Kumari Nitu, Kaur Ekjot, Raghavan Sathees C, Sengupta Sagar
Department of Biochemistry, Indian Institute of Science, Bangalore 560012, India.
Biotechnology Research and Innovation Council - National Institute of Immunology (BRIC-NII), Aruna Asaf Ali Marg, New Delhi 110067, India.
Curr Opin Pharmacol. 2025 Feb;80:102496. doi: 10.1016/j.coph.2024.102496. Epub 2024 Dec 9.
DNA damage signaling is a highly coordinated cellular process which is required for the removal of DNA lesions. Amongst the different types of DNA damage, double-strand breaks (DSBs) are the most harmful type of lesion that attenuates cellular proliferation. DSBs are repaired by two major pathways-homologous recombination (HR), and non-homologous end-joining (NHEJ) and in some cases by microhomology-mediated end-joining (MMEJ). Preference of the pathway depends on multiple parameters including site of the DNA damage, the cell cycle phase and topology of the DNA lesion. Deregulated repair response contributes to genomic instability resulting in a plethora of diseases including cancer. This review discusses the different molecular players of HR, NHEJ, and MMEJ pathways that control the switch among the different DSB repair pathways. We also highlight the various functions of chromatin modifications in modulating repair response and how deregulated DNA damage repair response may promote oncogenic transformation.

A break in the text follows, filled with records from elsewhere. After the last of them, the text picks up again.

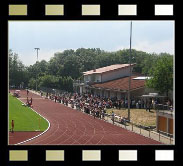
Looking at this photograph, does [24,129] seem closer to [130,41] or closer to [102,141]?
[102,141]

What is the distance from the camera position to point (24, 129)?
2511 centimetres

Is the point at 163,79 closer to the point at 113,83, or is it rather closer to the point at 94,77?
the point at 113,83

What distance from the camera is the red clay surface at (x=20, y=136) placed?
65.7 ft

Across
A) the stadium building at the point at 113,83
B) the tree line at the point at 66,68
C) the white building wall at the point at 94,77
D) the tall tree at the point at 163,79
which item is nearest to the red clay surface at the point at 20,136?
the tall tree at the point at 163,79

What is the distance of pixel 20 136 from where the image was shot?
853 inches

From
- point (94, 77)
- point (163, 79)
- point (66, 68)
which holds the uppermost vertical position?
point (66, 68)

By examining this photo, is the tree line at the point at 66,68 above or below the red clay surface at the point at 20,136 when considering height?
above

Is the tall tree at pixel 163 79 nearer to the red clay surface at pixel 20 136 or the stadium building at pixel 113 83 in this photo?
the stadium building at pixel 113 83

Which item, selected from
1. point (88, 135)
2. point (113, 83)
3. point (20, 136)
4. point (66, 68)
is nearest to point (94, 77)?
point (113, 83)

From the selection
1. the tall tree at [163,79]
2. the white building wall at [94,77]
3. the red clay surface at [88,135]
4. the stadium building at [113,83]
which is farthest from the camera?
the white building wall at [94,77]

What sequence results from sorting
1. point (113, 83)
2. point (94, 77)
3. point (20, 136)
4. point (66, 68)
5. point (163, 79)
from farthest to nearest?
point (66, 68)
point (94, 77)
point (113, 83)
point (163, 79)
point (20, 136)

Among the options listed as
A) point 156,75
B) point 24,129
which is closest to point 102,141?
point 24,129

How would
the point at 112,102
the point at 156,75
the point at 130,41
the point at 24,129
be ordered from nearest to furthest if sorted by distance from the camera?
the point at 24,129, the point at 130,41, the point at 156,75, the point at 112,102
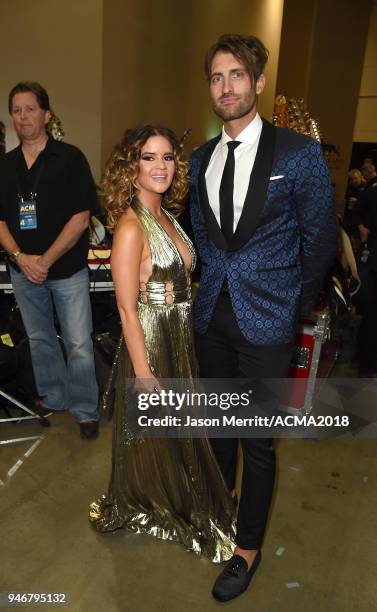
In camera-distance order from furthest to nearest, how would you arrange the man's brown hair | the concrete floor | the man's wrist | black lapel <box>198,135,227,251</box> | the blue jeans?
1. the blue jeans
2. the man's wrist
3. the concrete floor
4. black lapel <box>198,135,227,251</box>
5. the man's brown hair

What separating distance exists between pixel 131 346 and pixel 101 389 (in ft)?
5.09

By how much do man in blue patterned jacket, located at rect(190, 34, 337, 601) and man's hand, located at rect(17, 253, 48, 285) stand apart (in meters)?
1.03

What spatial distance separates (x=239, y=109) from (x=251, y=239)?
16.1 inches

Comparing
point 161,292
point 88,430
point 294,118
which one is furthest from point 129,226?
point 294,118

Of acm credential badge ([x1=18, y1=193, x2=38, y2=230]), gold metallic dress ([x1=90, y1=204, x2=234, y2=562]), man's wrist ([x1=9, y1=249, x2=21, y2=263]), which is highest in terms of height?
acm credential badge ([x1=18, y1=193, x2=38, y2=230])

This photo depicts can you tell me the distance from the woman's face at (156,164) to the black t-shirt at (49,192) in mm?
977

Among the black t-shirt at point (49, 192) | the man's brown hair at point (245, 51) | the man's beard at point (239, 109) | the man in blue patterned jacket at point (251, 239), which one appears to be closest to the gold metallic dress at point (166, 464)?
the man in blue patterned jacket at point (251, 239)

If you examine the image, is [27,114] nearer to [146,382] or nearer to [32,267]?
[32,267]

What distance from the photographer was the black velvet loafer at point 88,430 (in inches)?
108

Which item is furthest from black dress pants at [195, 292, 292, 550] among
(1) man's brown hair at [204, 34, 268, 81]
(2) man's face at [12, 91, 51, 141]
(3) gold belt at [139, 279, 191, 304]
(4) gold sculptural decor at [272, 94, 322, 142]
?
(4) gold sculptural decor at [272, 94, 322, 142]

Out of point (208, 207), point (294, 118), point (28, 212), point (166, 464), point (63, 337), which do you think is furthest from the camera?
point (294, 118)

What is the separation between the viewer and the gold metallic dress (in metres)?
1.72

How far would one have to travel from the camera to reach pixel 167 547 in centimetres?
199

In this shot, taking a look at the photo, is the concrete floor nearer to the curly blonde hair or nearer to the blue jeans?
the blue jeans
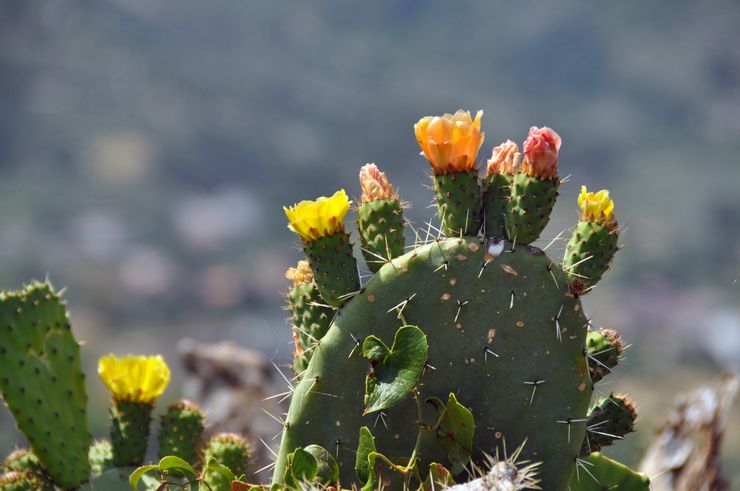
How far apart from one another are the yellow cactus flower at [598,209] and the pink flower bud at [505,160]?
0.14 metres

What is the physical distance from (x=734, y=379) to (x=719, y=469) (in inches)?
12.2

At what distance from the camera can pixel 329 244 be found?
1.76 metres

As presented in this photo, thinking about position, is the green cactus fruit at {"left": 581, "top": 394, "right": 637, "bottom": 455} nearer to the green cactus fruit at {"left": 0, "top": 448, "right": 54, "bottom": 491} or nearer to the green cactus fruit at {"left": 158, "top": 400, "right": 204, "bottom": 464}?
the green cactus fruit at {"left": 158, "top": 400, "right": 204, "bottom": 464}

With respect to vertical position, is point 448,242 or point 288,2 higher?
point 288,2

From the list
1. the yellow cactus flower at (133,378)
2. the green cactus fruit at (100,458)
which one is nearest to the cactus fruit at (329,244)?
the yellow cactus flower at (133,378)

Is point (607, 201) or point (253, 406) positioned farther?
point (253, 406)

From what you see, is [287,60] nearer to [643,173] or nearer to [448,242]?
[643,173]

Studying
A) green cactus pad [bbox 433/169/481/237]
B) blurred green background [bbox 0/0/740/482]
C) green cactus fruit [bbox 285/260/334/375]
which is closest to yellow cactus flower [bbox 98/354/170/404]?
green cactus fruit [bbox 285/260/334/375]

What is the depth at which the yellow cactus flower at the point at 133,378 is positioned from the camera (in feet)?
7.53

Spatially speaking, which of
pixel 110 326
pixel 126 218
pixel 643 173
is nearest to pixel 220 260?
pixel 126 218

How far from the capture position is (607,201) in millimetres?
1818

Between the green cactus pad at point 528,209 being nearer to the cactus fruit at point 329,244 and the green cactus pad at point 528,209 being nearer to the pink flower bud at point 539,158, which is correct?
the pink flower bud at point 539,158

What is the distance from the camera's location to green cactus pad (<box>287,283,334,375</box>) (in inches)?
73.6

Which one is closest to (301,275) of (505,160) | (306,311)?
(306,311)
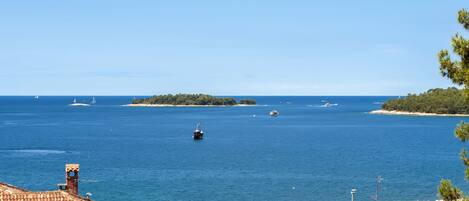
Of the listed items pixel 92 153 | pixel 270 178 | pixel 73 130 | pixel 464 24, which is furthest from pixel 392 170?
pixel 73 130

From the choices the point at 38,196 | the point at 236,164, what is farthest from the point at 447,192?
the point at 236,164

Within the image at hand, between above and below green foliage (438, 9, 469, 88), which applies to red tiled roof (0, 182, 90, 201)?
below

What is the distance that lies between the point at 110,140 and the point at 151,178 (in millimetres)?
64827

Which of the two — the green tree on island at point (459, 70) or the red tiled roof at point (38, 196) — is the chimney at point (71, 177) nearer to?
the red tiled roof at point (38, 196)

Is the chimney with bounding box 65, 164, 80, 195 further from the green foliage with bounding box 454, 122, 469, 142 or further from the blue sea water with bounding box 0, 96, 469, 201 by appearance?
the blue sea water with bounding box 0, 96, 469, 201

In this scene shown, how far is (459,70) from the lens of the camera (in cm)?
2231

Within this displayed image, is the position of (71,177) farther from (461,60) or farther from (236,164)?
(236,164)

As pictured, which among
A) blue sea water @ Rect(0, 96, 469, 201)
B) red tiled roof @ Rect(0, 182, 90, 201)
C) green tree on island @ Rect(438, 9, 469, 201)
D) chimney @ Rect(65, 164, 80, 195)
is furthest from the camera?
blue sea water @ Rect(0, 96, 469, 201)

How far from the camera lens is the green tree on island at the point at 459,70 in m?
22.0

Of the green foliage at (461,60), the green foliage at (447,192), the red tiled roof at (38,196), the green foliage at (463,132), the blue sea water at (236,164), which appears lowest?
the blue sea water at (236,164)

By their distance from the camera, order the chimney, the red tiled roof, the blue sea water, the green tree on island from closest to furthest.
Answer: the green tree on island < the red tiled roof < the chimney < the blue sea water

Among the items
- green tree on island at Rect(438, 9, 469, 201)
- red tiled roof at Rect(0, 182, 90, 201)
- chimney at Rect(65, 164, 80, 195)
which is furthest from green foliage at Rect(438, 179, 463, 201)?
chimney at Rect(65, 164, 80, 195)

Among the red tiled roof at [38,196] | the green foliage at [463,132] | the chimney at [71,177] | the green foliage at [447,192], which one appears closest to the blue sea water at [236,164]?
the chimney at [71,177]

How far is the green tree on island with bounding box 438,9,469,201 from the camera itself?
21984mm
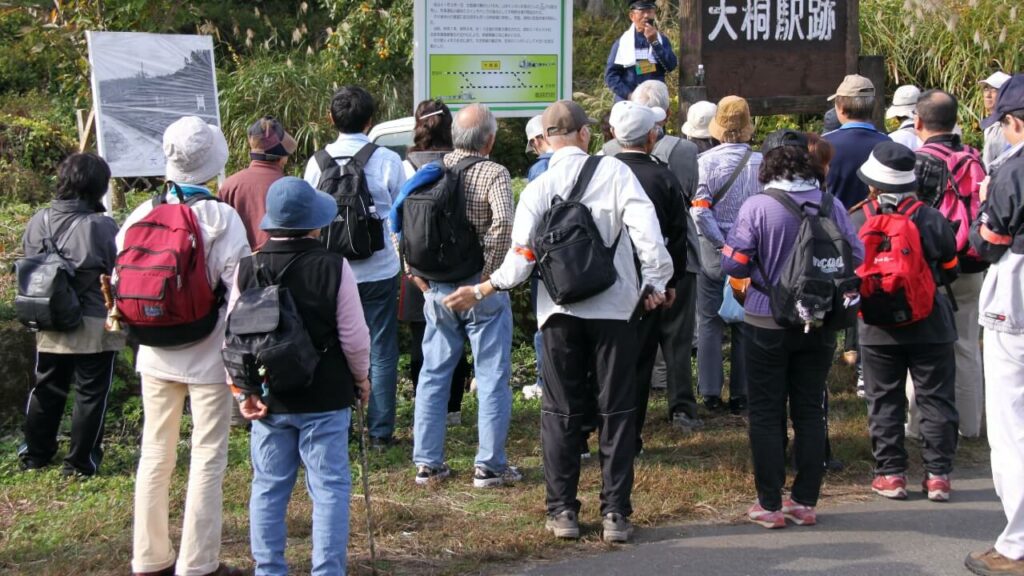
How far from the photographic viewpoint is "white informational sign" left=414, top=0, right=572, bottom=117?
25.8 feet

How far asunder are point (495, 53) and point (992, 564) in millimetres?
4899

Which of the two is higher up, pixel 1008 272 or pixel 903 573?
pixel 1008 272

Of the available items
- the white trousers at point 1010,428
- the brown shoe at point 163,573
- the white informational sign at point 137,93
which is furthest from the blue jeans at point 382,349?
the white trousers at point 1010,428

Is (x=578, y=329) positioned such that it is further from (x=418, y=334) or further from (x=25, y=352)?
(x=25, y=352)

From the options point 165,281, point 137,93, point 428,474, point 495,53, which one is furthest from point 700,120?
point 137,93

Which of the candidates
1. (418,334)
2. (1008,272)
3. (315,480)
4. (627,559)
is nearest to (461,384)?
(418,334)

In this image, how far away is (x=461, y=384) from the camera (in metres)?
7.12

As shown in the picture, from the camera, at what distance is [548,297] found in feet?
16.6

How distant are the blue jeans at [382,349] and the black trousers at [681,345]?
1635 mm

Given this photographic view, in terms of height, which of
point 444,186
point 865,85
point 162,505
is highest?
point 865,85

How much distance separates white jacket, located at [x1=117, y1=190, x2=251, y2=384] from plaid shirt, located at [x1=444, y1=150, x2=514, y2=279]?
56.4 inches

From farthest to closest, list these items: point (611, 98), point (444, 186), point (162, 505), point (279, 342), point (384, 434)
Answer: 1. point (611, 98)
2. point (384, 434)
3. point (444, 186)
4. point (162, 505)
5. point (279, 342)

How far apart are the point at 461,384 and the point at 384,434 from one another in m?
0.79

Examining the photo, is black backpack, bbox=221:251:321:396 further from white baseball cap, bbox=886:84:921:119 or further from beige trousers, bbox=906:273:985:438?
white baseball cap, bbox=886:84:921:119
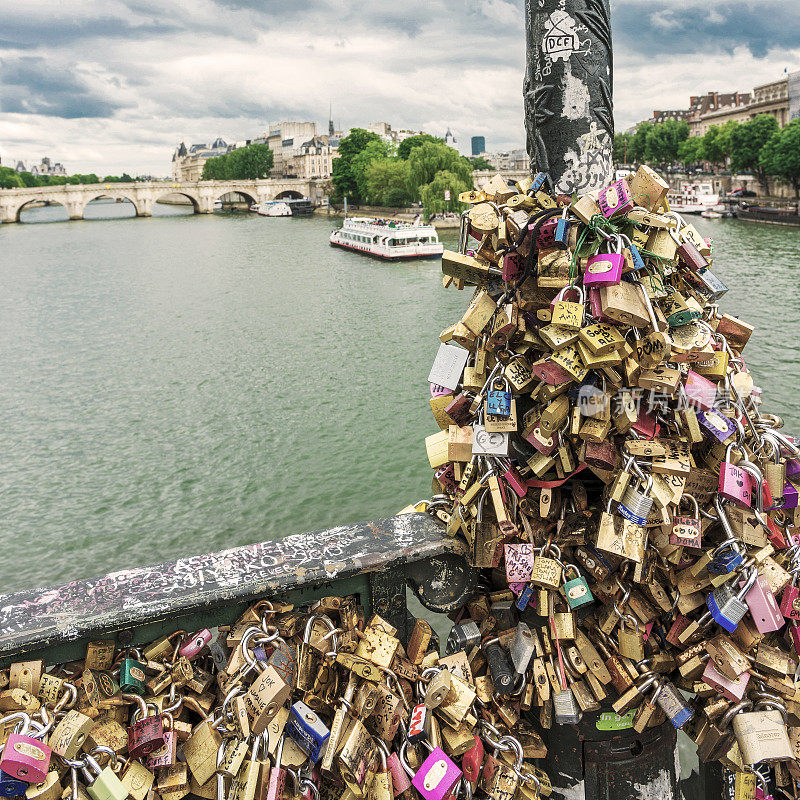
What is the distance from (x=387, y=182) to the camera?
179 feet

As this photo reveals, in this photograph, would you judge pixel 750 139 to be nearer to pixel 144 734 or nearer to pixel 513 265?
pixel 513 265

DNA损伤信号传导是一个高度协调的细胞过程,是清除DNA损伤所必需的。在不同类型的DNA损伤中,双链断裂(DSB)是最有害的损伤类型,会减弱细胞增殖。DSB通过两种主要途径修复——同源重组(HR)和非同源末端连接(NHEJ),在某些情况下通过微同源性介导的末端连接(MMEJ)。修复途径的偏好取决于多个参数,包括DNA损伤的位点、细胞周期阶段和DNA损伤的拓扑结构。失调的修复反应会导致基因组不稳定,从而引发包括癌症在内的多种疾病。本综述讨论了HR、NHEJ和MMEJ途径中控制不同DSB修复途径之间转换的不同分子参与者。我们还强调了染色质修饰在调节修复反应中的各种功能,以及失调的DNA损伤修复反应如何促进致癌转化。